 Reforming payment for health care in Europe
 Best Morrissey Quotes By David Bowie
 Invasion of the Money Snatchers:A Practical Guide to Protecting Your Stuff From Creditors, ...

▶ [ASSIGNMENT] Would you retype all of the lines shown above, exactly as given?

▶ [WRITTEN SOLUTION]
 Reforming payment for health care in Europe
 Best Morrissey Quotes By David Bowie
 Invasion of the Money Snatchers:A Practical Guide to Protecting Your Stuff From Creditors, ...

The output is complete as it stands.